AMENDED AND RESTATED
ARTICLES OF INCORPORATION
ARTICLE I
The name of the corporation is iArchives. Inc. (the “Corporation”).
ARTICLE II
The purpose of the Corporation is to engage in any lawful act or activity for which corporations may be organized under the Act.
ARTICLE III
The Corporation is authorized to issue only one class of shares which is common voting stock, and the total number of shares which the Corporation is authorized to issue is ONE THOUSAND (1,000), no par value per share. All voting rights of the Corporation shall be exercised by the holders of the Common Stock, and the holders of the Common Stock of the Corporation shall be entitled to receive the net assets of the Corporation upon dissolution. All shares of the Common Stock shall be fully paid and nonassessable.
ARTICLE IV
The address of the Corporation’s initial registered office shall be:
136 East South Temple, Suite 2100
Salt Lake City, UT 84111-1180
The name of the Corporation’s initial Commercial Registered Agent at such address shall be:
C T Corporation System (Registration No. 7140008-0250)

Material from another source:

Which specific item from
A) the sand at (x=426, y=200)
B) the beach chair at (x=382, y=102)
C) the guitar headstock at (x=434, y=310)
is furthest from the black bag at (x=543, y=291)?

The acknowledgment of the Corporation’s initial Commercial Registered Agent is attached hereto.
ARTICLE V
The number of directors of the Corporation shall be fixed from time to time by, or in the manner provided in, the bylaws or amendment thereof duly adopted by the Board of Directors or by the shareholders.
ARTICLE VI
Except as otherwise provided in these Articles of Incorporation or the Act, in furtherance and not in limitation of the powers conferred by the Act, the Board of Directors of the Corporation is expressly authorized to make, repeal, alter, amend and rescind any or all of the bylaws of the Corporation.
ARTICLE VII
A director of the Corporation shall not be personally liable to the Corporation or its shareholders for monetary damages for any action taken or any failure to take any action as a director, except liability for (i) the amount of a financial benefit received by a director to which he is not entitled, (ii) an intentional infliction of harm on the Corporation or the shareholders, (iii) a violation of Section 16-10a-842 of the Act for unlawful distributions, or (iv) an intentional violation of criminal law. Any repeal or modification of the foregoing provisions of this Article VIII by the shareholders of the Corporation shall not adversely affect any right or protection of a director of the Corporation existing at the time of such repeal or modification.
ARTICLE VIII
To the fullest extent permitted by applicable law, the Corporation shall provide indemnification of, and advancement of expenses to, any director or officer of the Corporation made a party to a proceeding because he is or was a director or officer, against liability incurred in the proceeding if (i) his conduct was in good faith, (ii) he reasonably believed that his conduct was in, or not opposed to, the Corporation’s best interests, and (iii) in the case of any criminal proceeding, he had no reasonable cause to believe his conduct was unlawful.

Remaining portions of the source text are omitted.